Comparison of 10 TTP and Tmax estimation techniques for MR perfusion-diffusion mismatch quantification in acute stroke

Abstract

Background and purpose: The mismatch between lesions identified in perfusion- and diffusion-weighted MR imaging is typically used to identify tissue at risk of infarction in acute stroke. The purpose of this study was to analyze the variability of mismatch volumes resulting from different time-to-peak or time-to-maximum estimation techniques used for hypoperfused tissue definition.

Materials and methods: Data of 50 patients with middle cerebral artery stroke and intracranial vessel occlusion imaged within 6 hours of symptom onset were analyzed. Therefore, 10 different TTP/Tmax techniques and delay thresholds between +2 and +12 seconds were used for calculation of perfusion lesions. Diffusion lesions were semiautomatically segmented and used for mismatch quantification after registration.

Results: Mean volumetric differences up to 40 and 100 mL in individual patients were found between the mismatch volumes calculated by the 10 TTP/Tmax estimation techniques for typically used delay thresholds. The application of typical criteria for the identification of patients with a clinically relevant mismatch volume resulted in different mismatch classifications in ≤24% of all cases, depending on the TTP/Tmax estimation method used.

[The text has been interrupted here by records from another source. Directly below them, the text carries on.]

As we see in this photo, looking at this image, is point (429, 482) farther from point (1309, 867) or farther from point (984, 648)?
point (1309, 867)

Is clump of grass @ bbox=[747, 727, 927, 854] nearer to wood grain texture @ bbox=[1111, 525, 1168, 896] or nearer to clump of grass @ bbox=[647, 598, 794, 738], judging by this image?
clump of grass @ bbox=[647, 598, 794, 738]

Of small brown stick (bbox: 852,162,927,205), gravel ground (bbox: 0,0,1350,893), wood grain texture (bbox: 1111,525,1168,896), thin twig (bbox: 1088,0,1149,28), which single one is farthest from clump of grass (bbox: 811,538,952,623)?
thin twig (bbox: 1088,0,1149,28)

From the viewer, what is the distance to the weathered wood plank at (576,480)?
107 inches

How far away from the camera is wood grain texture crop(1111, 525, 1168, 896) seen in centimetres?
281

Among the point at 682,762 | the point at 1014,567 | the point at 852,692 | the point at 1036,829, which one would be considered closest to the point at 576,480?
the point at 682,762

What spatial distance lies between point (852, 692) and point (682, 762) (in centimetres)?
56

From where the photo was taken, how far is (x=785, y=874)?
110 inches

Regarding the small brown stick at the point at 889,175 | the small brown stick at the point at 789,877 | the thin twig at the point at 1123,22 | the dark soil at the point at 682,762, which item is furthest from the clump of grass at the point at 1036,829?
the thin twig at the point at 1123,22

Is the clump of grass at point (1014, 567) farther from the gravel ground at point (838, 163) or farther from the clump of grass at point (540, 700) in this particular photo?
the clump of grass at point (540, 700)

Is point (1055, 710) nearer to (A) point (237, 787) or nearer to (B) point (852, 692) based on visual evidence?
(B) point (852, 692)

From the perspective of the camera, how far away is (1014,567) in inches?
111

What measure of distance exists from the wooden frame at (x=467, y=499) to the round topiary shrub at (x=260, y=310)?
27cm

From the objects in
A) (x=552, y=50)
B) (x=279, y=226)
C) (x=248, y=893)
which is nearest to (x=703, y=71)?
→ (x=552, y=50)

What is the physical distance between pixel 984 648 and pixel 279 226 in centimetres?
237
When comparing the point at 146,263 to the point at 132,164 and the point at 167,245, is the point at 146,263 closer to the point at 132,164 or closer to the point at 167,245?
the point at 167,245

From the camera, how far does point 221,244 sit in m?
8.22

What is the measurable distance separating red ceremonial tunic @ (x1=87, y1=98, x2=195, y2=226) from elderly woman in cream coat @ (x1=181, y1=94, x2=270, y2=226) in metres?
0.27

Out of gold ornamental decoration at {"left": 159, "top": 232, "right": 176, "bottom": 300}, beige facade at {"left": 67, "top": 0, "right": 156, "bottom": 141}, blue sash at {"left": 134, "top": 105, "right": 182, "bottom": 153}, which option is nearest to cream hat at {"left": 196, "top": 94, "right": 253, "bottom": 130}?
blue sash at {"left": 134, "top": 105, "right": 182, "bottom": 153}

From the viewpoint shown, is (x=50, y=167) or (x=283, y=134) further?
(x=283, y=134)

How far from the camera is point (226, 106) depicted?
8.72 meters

Conclusions: High variations of tissue-at-risk volumes have to be expected when using different TTP/Tmax estimation techniques. An adaption of different techniques by using correction formulas may enable more comparable study results until a standard has been established by agreement.

Fig 1.

Selected section from a PWI dataset (left) and concentration time curve (black dotted) for a location within the perfusion lesion (arrow) with fitted hemodynamic model curves: γ-variate model (red), local density random walk model (green), log-normal model (magenta), and reference-based linear curve fit model (blue).

Fig 2.

Selected section from a DWI dataset with a corresponding DWI lesion (black) and overlaid tissue-at-risk volumes for delay thresholds between 2 and 12 seconds calculated by using the 10 different TTP/Tmax estimation methods.